They went about as close as you can get in 2013 so you can expect more of the same from the Sea Eagles in 2014, especially with plenty of their 2013 grand final side still intact. The big question marks of course are in the front row: astute judges will note some very big players (both figuratively and literally) in the departures column, with noticeably less gravitas in terms of off-season gains.
That doesn't mean the cupboard is completely bare in that department - Brenton Lawrence was one of the form props of 2013, Jason King is still around and reportedly recovered from a shoulder injury, there are some youngsters coming up through the ranks and two of the club's new arrivals are young props with first grade experience.
Manly's spine is one of the best in the NRL and still intact from last year, and the all-international, dynamic young halves combination of Kieran Foran and Daly Cherry-Evans would be the envy of most clubs. Their backline is also one of the most potent going around, with five players of varying styles who nevertheless each have little trouble finding the tryline on a regular basis.
No doubt the departures of George Rose (Melbourne), Brent Kite (Penrith), Joe Galuvao (retired) and David Gower (Parramatta) will leave a sizeable hole in the front row rotation but there's no shortage of players vying to fill those spots for coach Geoff Toovey to trial over the pre season.

→ Dataset content:
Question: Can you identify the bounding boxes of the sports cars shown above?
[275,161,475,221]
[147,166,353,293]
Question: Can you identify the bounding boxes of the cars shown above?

→ Your task:
Transcribe word for word the stretch of the Sea Eagles preview above that opens with the words containing "Manly's spine is" and closes with "the pre season.".

→ The output:
Manly's spine is one of the best in the NRL and still intact from last year, and the all-international, dynamic young halves combination of Kieran Foran and Daly Cherry-Evans would be the envy of most clubs. Their backline is also one of the most potent going around, with five players of varying styles who nevertheless each have little trouble finding the tryline on a regular basis.
No doubt the departures of George Rose (Melbourne), Brent Kite (Penrith), Joe Galuvao (retired) and David Gower (Parramatta) will leave a sizeable hole in the front row rotation but there's no shortage of players vying to fill those spots for coach Geoff Toovey to trial over the pre season.